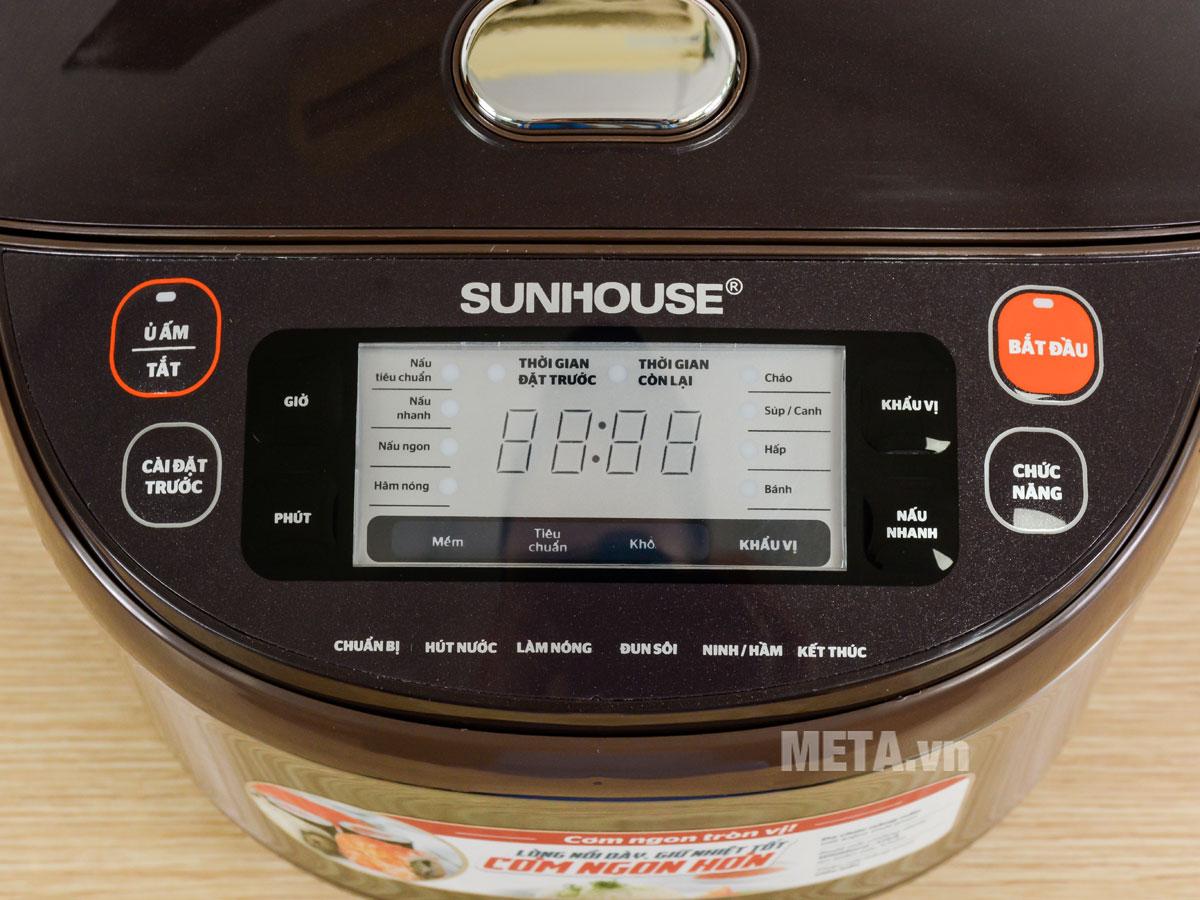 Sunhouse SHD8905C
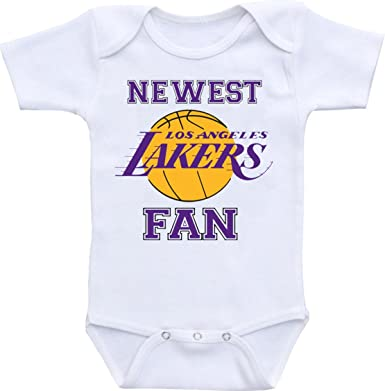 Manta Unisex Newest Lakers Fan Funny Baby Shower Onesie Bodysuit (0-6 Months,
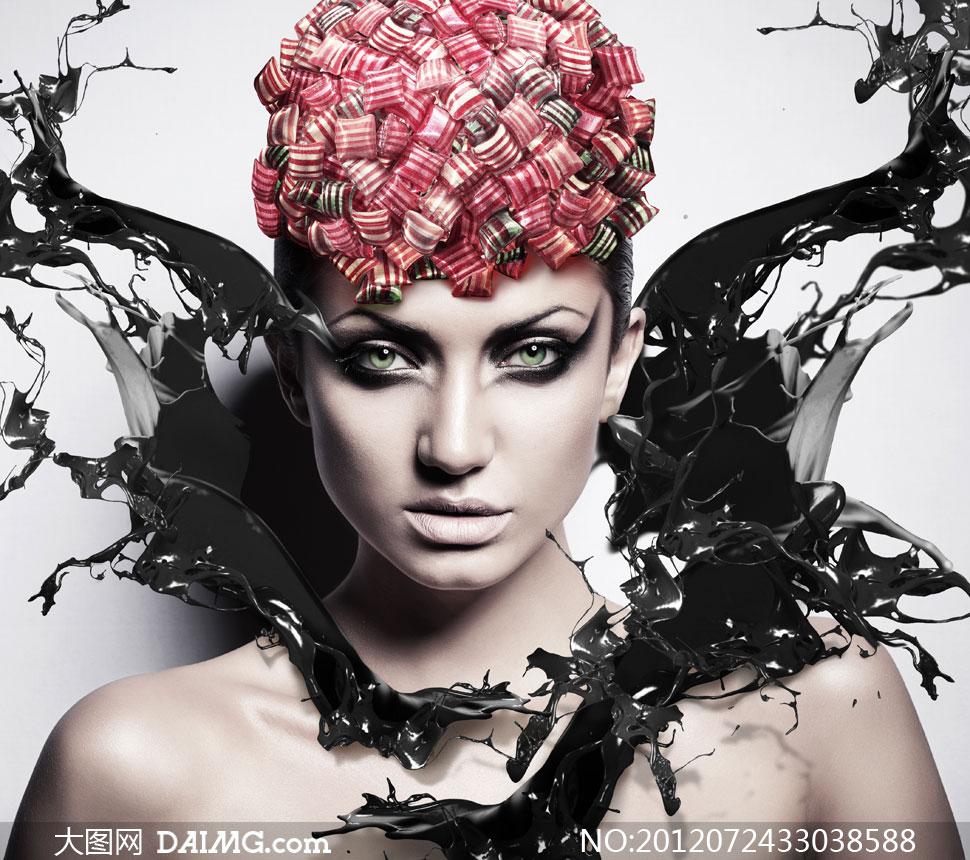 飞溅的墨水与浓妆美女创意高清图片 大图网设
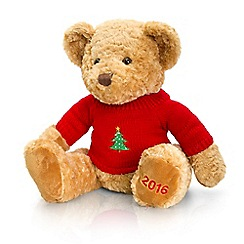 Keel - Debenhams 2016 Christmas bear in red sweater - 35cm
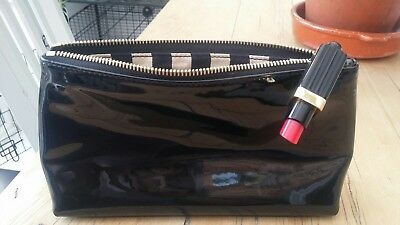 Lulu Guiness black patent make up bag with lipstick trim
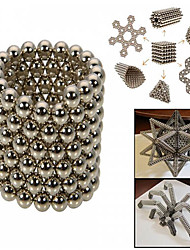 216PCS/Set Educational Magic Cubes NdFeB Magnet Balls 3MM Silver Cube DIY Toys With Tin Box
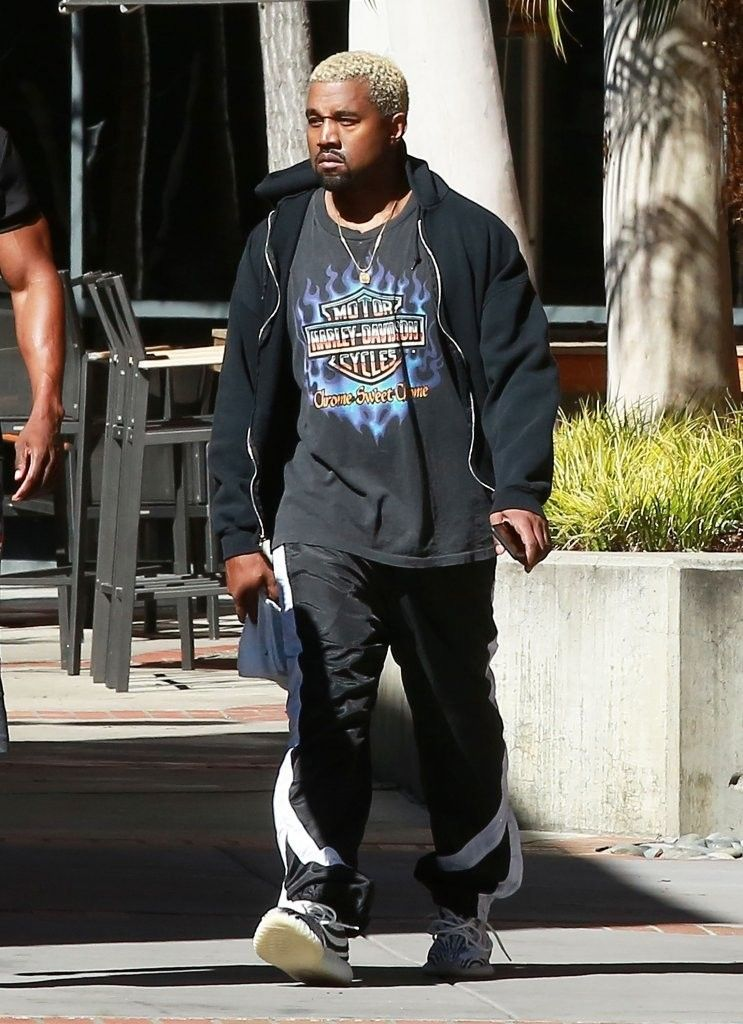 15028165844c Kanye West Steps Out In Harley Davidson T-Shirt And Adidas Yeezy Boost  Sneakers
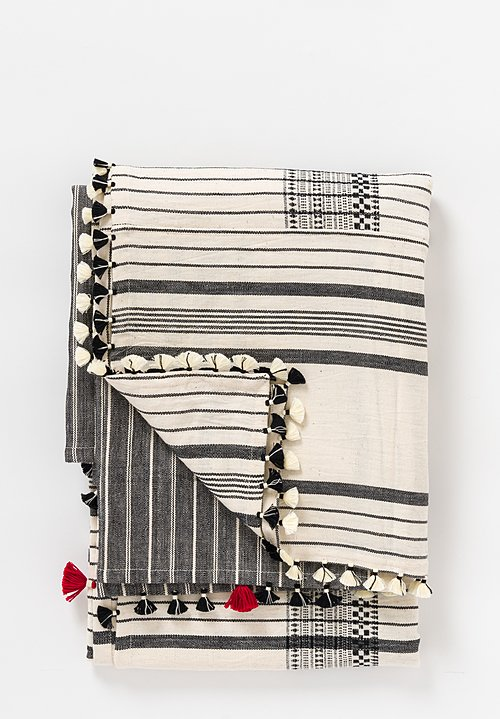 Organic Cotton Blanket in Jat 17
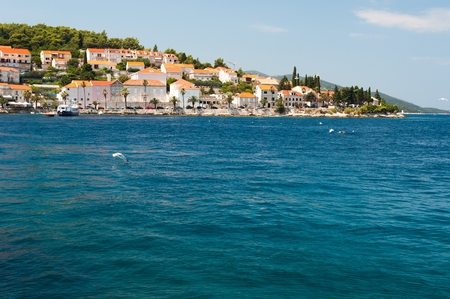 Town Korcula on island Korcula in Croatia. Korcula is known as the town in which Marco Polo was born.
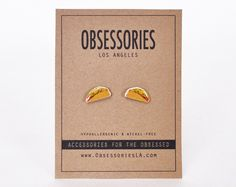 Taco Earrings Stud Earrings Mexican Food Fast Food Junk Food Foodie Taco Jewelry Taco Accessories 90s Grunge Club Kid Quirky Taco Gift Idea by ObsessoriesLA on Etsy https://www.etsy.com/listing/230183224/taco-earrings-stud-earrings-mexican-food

—————

- WHAT THE TASK ASKS:
Would you write out each record above exactly, with no images?

- WORKED SOLUTION:
 Sunhouse SHD8905C
 Manta Unisex Newest Lakers Fan Funny Baby Shower Onesie Bodysuit (0-6 Months,
 飞溅的墨水与浓妆美女创意高清图片 大图网设
 Keel - Debenhams 2016 Christmas bear in red sweater - 35cm
 Lulu Guiness black patent make up bag with lipstick trim
 216PCS/Set Educational Magic Cubes NdFeB Magnet Balls 3MM Silver Cube DIY Toys With Tin Box
 15028165844c Kanye West Steps Out In Harley Davidson T-Shirt And Adidas Yeezy Boost  Sneakers
 Organic Cotton Blanket in Jat 17
 Town Korcula on island Korcula in Croatia. Korcula is known as the town in which Marco Polo was born.
 Taco Earrings Stud Earrings Mexican Food Fast Food Junk Food Foodie Taco Jewelry Taco Accessories 90s Grunge Club Kid Quirky Taco Gift Idea by ObsessoriesLA on Etsy https://www.etsy.com/listing/230183224/taco-earrings-stud-earrings-mexican-food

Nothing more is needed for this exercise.